Besides checking and confirming the data of the newly reinstalled registry, Bulgarian law firms are also busy with new regulations coming for the energy sector, she says. “The government just adopted a new law regulating oil-related economical activities in Bulgaria. It was promulgated at the end of July, 2018, and it will become effective as of January 28, 2019.” She explains that the previous regulatory regime for oil-related activities was repealed in Bulgaria almost 30 years ago, with the fall of Communism, and is now being reintroduced to deal with the so-called “grey sector.”
“All oil and oil product companies which are involved in wholesale, retail, storage, transportation, bottling, and distribution-related businesses must be entered into a special publicly-accessible registry maintained by the Ministry of Economy,” she says. “There are smaller companies – shelf companies – that are making some transactions and then liquidating the companies, sometimes avoiding tax and the obligation of the compulsory stock maintenance,” says the Schoenherr Partner, who adds that in Bulgaria all oil companies have to maintain a certain level of compulsory stock in case of a crisis.

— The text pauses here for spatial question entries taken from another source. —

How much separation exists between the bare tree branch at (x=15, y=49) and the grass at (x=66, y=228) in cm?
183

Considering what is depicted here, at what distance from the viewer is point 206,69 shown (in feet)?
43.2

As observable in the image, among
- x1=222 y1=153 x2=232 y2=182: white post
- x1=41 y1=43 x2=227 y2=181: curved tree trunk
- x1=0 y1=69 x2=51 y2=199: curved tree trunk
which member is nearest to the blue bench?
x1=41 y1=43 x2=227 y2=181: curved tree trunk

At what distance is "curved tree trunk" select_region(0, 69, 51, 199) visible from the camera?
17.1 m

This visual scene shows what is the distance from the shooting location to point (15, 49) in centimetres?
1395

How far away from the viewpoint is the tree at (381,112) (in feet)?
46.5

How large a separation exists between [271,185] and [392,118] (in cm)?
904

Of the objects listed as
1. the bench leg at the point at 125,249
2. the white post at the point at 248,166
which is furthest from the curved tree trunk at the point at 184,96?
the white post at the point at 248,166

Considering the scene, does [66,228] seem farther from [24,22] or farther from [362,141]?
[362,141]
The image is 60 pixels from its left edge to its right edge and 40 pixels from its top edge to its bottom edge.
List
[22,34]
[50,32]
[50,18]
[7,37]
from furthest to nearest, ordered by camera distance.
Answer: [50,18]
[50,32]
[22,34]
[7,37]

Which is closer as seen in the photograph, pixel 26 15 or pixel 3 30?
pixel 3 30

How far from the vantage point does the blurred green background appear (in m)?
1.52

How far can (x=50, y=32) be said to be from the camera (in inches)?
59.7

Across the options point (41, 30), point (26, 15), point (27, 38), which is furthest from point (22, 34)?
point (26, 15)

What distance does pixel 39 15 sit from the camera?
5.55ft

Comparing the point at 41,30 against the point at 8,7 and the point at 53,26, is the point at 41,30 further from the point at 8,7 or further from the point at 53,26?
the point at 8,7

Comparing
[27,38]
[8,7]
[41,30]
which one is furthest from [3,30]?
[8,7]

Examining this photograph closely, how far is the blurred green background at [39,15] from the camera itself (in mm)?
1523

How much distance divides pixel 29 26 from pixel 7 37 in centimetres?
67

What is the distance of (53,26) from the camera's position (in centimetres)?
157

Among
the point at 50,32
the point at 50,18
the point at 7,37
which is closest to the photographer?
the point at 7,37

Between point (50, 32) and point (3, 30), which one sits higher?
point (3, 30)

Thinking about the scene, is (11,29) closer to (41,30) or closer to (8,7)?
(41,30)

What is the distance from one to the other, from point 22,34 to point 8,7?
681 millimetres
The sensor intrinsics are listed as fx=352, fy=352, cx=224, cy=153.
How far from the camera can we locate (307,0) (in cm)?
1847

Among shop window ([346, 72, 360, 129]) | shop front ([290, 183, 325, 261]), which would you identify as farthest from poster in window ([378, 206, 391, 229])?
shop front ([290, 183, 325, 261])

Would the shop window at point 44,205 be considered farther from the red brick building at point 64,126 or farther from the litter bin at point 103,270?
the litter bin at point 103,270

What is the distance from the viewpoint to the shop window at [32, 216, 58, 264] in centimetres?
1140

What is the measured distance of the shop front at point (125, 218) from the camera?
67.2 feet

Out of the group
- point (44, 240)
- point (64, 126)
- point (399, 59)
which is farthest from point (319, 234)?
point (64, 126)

“Generally, I think it is a positive initiative," Tsekova says. "The only negative impact could be on small enterprises; the new obligations and restrictions will affect them mostly, as among the requirements is that a minimum threshold of registered capital must be maintained and they must also provide certain guaranties for their businesses to cover taxes and other duties.” She adds that because of these regulations, there were some arguments against the adoption of the law. “Anyway, the law is adopted,” she says, “and it also provides for some serious sanctions. If you do not register, fines could reach up to 125,000 euros, and for repeated violations, the fines will double.”